Sono ancora in attesa di una risposta alla mia interrogazione sulla vicenda del liceo Volta di Colle Val d’Elsa, ma forse la Ministra Gelmini è impegnata nel varo della nuova corrente interna al Pdl e non ha tempo per noi. Intanto voglio sperare che qualche rischio paventato sia invece stato evitato. Infatti la soluzione individuata dal liceo Volta di Colle Val d’Elsa e proposta all’Ufficio scolastico regionale per evitare lo smembramento di una classe terza, con l’accorpamento di una classe prima che sarà formata da 28 alunni mantenendo invariato il numero di docenti, potrà evitare lo scenario che sembrava inevitabile. Una soluzione possibile (anche se non sta certo a me valutarne la validità tecnica) dopo che era stato prospettato anche il taglio di una classe terza, poi scongiurato, che avrebbe ulteriormente aggravato la già difficile situazione logistica dell’istituto, con aule non sempre attrezzate ad ospitare un alto numero di alunni e da tempo in attesa di un progetto di ristrutturazione dell’intero complesso. Una soluzione che arriva al termine di una lunga mobilitazione da parte di studenti, genitori e personale della scuola, che ha raccolto il sostegno degli amministratori locali e che, insieme al collega deputato Pd Franco Ceccuzzi, abbiamo più volte rappresentato anche in Parlamento, senza peraltro mai ottenere dall’Esecutivo risposte soddisfacenti alle nostre interrogazioni. Il liceo Volta di Colle è un istituto storico, che costituisce un punto di riferimento per la didattica dell’intera Valdelsa e che si è sempre distinto per la sua qualità come polo di formazione umanistica.

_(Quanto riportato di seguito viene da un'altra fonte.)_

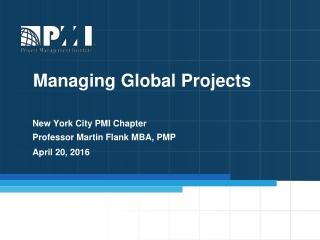 Global management - definition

Al tempo stesso non si può che prendere atto di un ulteriore passo indietro nel sistema scolastico pubblico del nostro Paese a causa della riforma Gelmini e dei suoi tagli, che si sommano alle forti difficoltà degli enti locali a garantire risorse adeguate per rispondere alle necessità degli istituti e degli studenti. Situazione che ben conoscono sia gli insegnanti, molti dei quali precari, sia il personale tecnico-amministrativo, anch’esso in gran parte in attesa di veder regolarizzata la propria situazione lavorativa. Nelle scorse settimane abbiamo incontrato molte persone rimaste fuori dal cosiddetto decreto ‘salva precari’, che evidentemente ha salvato solo alcune categorie di lavoratori, diversamente da quanto tenta di far credere il governo. Giovani che hanno investito moltissimo nella loro formazione, anche a seguito di quanto aveva iniziato a fare il Governo Prodi con il piano di assunzione triennale previsto nella finanziaria del 2007. La realtà è che il cosiddetto ‘salva precari’ non è altro che la piena applicazione dell’articolo 64 della legge 133 del 2008, cioè della norma che prevede tagli per 8 miliardi nella scuola pubblica italiana.